### Given task
Reproduce the listing below in its entirety. Change nothing.

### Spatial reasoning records
<<<<
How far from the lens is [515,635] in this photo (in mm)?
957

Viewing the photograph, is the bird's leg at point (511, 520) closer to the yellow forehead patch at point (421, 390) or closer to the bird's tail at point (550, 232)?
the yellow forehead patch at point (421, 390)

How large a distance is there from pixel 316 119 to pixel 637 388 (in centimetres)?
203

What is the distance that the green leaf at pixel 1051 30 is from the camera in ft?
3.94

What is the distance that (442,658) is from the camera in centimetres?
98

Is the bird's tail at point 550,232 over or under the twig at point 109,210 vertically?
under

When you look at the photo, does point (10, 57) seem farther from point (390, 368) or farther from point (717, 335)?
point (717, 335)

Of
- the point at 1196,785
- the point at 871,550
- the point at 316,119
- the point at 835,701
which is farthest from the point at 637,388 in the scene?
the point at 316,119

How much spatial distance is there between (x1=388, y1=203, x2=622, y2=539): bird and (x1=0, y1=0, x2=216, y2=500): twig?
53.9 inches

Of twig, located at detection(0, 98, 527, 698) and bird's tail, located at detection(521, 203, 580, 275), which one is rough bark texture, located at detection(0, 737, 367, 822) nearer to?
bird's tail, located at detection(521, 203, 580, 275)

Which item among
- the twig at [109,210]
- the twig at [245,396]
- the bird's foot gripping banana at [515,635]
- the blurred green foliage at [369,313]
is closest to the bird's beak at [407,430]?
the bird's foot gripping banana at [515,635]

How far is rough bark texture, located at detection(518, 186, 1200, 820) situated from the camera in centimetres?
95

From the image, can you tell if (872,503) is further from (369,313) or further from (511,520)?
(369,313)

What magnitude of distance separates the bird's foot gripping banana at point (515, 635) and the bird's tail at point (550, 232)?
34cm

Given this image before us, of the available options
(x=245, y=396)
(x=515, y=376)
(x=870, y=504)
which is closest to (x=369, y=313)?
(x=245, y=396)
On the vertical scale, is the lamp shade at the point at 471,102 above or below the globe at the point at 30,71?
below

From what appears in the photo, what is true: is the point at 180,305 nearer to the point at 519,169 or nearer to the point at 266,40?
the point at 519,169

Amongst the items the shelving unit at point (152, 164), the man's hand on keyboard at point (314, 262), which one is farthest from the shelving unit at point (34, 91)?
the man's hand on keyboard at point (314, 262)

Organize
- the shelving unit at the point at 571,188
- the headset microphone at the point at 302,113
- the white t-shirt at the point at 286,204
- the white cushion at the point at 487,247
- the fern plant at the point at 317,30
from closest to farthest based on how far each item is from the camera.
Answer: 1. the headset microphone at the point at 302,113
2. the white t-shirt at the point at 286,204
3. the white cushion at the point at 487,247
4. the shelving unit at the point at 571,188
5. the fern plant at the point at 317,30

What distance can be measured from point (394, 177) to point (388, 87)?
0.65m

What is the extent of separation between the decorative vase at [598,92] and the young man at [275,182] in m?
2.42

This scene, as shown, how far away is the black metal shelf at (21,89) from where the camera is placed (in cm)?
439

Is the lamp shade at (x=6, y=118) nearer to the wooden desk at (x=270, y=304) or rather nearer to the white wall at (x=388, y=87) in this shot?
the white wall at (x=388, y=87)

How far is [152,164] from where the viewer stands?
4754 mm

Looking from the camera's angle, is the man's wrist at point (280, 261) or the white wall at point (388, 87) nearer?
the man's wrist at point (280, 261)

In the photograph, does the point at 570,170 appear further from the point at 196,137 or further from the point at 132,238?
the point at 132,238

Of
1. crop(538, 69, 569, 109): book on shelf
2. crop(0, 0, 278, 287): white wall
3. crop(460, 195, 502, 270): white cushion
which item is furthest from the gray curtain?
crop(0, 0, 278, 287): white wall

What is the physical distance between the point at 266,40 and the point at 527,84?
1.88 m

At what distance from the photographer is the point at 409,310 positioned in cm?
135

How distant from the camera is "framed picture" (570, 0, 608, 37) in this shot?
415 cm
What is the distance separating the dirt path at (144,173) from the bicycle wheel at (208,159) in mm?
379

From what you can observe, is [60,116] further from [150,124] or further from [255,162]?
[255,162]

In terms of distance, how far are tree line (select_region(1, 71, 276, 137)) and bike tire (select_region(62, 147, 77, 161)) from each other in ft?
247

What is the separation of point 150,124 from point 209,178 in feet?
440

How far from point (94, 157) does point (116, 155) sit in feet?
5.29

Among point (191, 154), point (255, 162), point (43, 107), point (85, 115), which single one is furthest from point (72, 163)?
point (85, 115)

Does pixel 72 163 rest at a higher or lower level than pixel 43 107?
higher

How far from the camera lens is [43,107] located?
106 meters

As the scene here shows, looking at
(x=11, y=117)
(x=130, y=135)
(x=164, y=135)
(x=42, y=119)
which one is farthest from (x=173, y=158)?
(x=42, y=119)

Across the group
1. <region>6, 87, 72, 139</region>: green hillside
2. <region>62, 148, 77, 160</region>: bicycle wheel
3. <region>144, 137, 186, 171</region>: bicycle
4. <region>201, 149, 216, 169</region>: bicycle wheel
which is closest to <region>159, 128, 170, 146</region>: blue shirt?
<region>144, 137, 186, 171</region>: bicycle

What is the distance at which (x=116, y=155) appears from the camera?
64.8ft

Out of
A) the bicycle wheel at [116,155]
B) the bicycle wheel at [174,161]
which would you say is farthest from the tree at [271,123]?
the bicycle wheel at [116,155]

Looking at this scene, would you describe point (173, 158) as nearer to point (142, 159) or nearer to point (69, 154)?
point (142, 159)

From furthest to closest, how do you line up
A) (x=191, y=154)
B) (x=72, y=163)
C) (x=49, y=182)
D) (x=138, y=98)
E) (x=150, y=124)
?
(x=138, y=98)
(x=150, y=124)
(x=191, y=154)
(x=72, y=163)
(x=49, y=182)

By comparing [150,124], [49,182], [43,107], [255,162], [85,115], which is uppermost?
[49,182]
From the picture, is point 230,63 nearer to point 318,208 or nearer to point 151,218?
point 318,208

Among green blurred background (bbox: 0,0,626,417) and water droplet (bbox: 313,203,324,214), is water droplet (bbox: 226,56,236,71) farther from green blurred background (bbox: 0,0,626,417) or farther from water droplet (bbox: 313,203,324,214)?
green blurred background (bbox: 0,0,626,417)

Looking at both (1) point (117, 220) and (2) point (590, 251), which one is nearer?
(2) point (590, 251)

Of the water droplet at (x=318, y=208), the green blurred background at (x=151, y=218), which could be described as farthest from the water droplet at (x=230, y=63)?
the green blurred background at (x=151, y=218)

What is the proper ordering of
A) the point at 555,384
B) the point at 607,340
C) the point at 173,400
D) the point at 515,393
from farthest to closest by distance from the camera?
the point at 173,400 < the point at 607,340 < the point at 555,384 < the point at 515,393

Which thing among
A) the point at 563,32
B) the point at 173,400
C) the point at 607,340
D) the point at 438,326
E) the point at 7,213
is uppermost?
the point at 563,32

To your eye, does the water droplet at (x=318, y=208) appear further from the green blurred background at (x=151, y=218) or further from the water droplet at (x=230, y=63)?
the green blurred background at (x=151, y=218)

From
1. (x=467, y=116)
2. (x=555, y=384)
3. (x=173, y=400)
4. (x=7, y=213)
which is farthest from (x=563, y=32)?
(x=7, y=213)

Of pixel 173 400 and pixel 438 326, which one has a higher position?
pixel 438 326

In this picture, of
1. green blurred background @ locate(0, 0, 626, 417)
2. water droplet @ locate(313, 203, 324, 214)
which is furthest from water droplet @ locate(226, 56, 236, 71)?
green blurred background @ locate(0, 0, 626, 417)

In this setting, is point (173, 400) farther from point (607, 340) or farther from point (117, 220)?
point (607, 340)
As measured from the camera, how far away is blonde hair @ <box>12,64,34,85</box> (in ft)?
>>>>
### Exercise answer
How far from the lens is [515,635] in this photo (in mm)?
957

Viewing the photograph, is the bird's leg at point (511, 520) closer to the yellow forehead patch at point (421, 390) or closer to the bird's tail at point (550, 232)?
the yellow forehead patch at point (421, 390)

How large a distance is there from pixel 316 119 to pixel 637 388 (in centimetres)?
203

What is the distance that the green leaf at pixel 1051 30 is from the camera in ft?
3.94

What is the distance that (442,658) is from the camera in centimetres?
98

Is the bird's tail at point 550,232 over or under the twig at point 109,210 vertically?
under

When you look at the photo, does point (10, 57) seem farther from point (390, 368) or farther from point (717, 335)?
point (717, 335)

Of
- the point at 1196,785
- the point at 871,550
- the point at 316,119
- the point at 835,701
which is farthest from the point at 637,388 in the scene?
the point at 316,119

How much spatial distance is there between (x1=388, y1=203, x2=622, y2=539): bird and (x1=0, y1=0, x2=216, y2=500): twig?
53.9 inches

Of twig, located at detection(0, 98, 527, 698) and bird's tail, located at detection(521, 203, 580, 275), which one is rough bark texture, located at detection(0, 737, 367, 822) nearer to?
bird's tail, located at detection(521, 203, 580, 275)

Which item among
- the twig at [109,210]
- the twig at [245,396]
- the bird's foot gripping banana at [515,635]
- the blurred green foliage at [369,313]
is closest to the bird's beak at [407,430]?
the bird's foot gripping banana at [515,635]

How far is rough bark texture, located at detection(518, 186, 1200, 820) situated from the camera in centimetres?
95

From the image, can you tell if (872,503) is further from (369,313) or further from (511,520)?
(369,313)

What magnitude of distance separates the bird's foot gripping banana at point (515, 635) and the bird's tail at point (550, 232)?
34cm

Given this image before us, of the available options
(x=245, y=396)
(x=515, y=376)
(x=870, y=504)
which is closest to (x=369, y=313)?
(x=245, y=396)
On the vertical scale, is the lamp shade at the point at 471,102 above or below the globe at the point at 30,71?
below

From what appears in the photo, what is true: is the point at 180,305 nearer to the point at 519,169 or nearer to the point at 266,40?
the point at 519,169

Amongst the items the shelving unit at point (152, 164), the man's hand on keyboard at point (314, 262), which one is farthest from the shelving unit at point (34, 91)?
the man's hand on keyboard at point (314, 262)

Organize
- the shelving unit at the point at 571,188
- the headset microphone at the point at 302,113
- the white t-shirt at the point at 286,204
- the white cushion at the point at 487,247
- the fern plant at the point at 317,30
from closest to farthest based on how far each item is from the camera.
Answer: 1. the headset microphone at the point at 302,113
2. the white t-shirt at the point at 286,204
3. the white cushion at the point at 487,247
4. the shelving unit at the point at 571,188
5. the fern plant at the point at 317,30

What distance can be measured from point (394, 177) to point (388, 87)?
0.65m

What is the extent of separation between the decorative vase at [598,92] and the young man at [275,182] in m?
2.42

This scene, as shown, how far away is the black metal shelf at (21,89) from where the camera is placed (in cm)?
439

Is the lamp shade at (x=6, y=118) nearer to the wooden desk at (x=270, y=304) or rather nearer to the white wall at (x=388, y=87) in this shot?
the white wall at (x=388, y=87)

How far is [152,164] from where the viewer stands?
4754 mm

Looking from the camera's angle, is the man's wrist at point (280, 261) or the white wall at point (388, 87) nearer?
the man's wrist at point (280, 261)

In the photograph, does the point at 570,170 appear further from the point at 196,137 or further from the point at 132,238?
the point at 132,238

Of
1. crop(538, 69, 569, 109): book on shelf
2. crop(0, 0, 278, 287): white wall
3. crop(460, 195, 502, 270): white cushion
which item is furthest from the gray curtain?
crop(0, 0, 278, 287): white wall

What is the physical distance between the point at 266,40 and the point at 527,84?
1.88 m

At what distance from the photographer is the point at 409,310 positioned in cm?
135

How distant from the camera is "framed picture" (570, 0, 608, 37) in this shot?
415 cm
What is the distance separating the dirt path at (144,173) from the bicycle wheel at (208,159) in mm?
379

From what you can observe, is [60,116] further from [150,124] or further from [255,162]?
[255,162]

In terms of distance, how far are tree line (select_region(1, 71, 276, 137)) and bike tire (select_region(62, 147, 77, 161)) from each other in ft?
247

What is the separation of point 150,124 from point 209,178 in feet?
440

How far from point (94, 157) does point (116, 155) sit in feet?
5.29

Among point (191, 154), point (255, 162), point (43, 107), point (85, 115), which single one is furthest from point (72, 163)?
point (85, 115)

Does pixel 72 163 rest at a higher or lower level than pixel 43 107?
higher

How far from the camera lens is [43,107] located?
106 meters

As the scene here shows, looking at
(x=11, y=117)
(x=130, y=135)
(x=164, y=135)
(x=42, y=119)
which one is farthest from (x=173, y=158)?
(x=42, y=119)

Across the group
1. <region>6, 87, 72, 139</region>: green hillside
2. <region>62, 148, 77, 160</region>: bicycle wheel
3. <region>144, 137, 186, 171</region>: bicycle
4. <region>201, 149, 216, 169</region>: bicycle wheel
which is closest to <region>159, 128, 170, 146</region>: blue shirt?
<region>144, 137, 186, 171</region>: bicycle

What is the distance at which (x=116, y=155) appears from the camera?
64.8ft

Out of
A) the bicycle wheel at [116,155]
B) the bicycle wheel at [174,161]
which would you say is farthest from the tree at [271,123]?
the bicycle wheel at [116,155]

Looking at this scene, would you describe point (173, 158) as nearer to point (142, 159) or nearer to point (69, 154)?
point (142, 159)

From furthest to closest, how do you line up
A) (x=191, y=154)
B) (x=72, y=163)
C) (x=49, y=182)
D) (x=138, y=98)
E) (x=150, y=124)
?
(x=138, y=98)
(x=150, y=124)
(x=191, y=154)
(x=72, y=163)
(x=49, y=182)

By comparing [150,124], [49,182], [43,107], [255,162], [85,115], which is uppermost?
[49,182]
From the picture, is point 230,63 nearer to point 318,208 or nearer to point 151,218?
point 318,208

Among green blurred background (bbox: 0,0,626,417) and water droplet (bbox: 313,203,324,214), is water droplet (bbox: 226,56,236,71) farther from green blurred background (bbox: 0,0,626,417) or farther from water droplet (bbox: 313,203,324,214)?
green blurred background (bbox: 0,0,626,417)

Looking at both (1) point (117, 220) and (2) point (590, 251), which one is nearer?
(2) point (590, 251)

Of the water droplet at (x=318, y=208), the green blurred background at (x=151, y=218), which could be described as farthest from the water droplet at (x=230, y=63)?
the green blurred background at (x=151, y=218)

What is the proper ordering of
A) the point at 555,384
B) the point at 607,340
C) the point at 173,400
D) the point at 515,393
from farthest to closest by distance from the camera?
the point at 173,400 < the point at 607,340 < the point at 555,384 < the point at 515,393

Which thing among
A) the point at 563,32
B) the point at 173,400
C) the point at 607,340
D) the point at 438,326
E) the point at 7,213
is uppermost?
the point at 563,32

To your eye, does the water droplet at (x=318, y=208) appear further from the green blurred background at (x=151, y=218) or further from the water droplet at (x=230, y=63)?
the green blurred background at (x=151, y=218)

From
1. (x=467, y=116)
2. (x=555, y=384)
3. (x=173, y=400)
4. (x=7, y=213)
which is farthest from (x=563, y=32)?
(x=7, y=213)

Of pixel 173 400 and pixel 438 326, which one has a higher position?
pixel 438 326

In this picture, of
1. green blurred background @ locate(0, 0, 626, 417)
2. water droplet @ locate(313, 203, 324, 214)
which is furthest from water droplet @ locate(226, 56, 236, 71)?
green blurred background @ locate(0, 0, 626, 417)

In this setting, is point (173, 400) farther from point (607, 340) or farther from point (117, 220)?
point (607, 340)
As measured from the camera, how far away is blonde hair @ <box>12,64,34,85</box> (in ft)?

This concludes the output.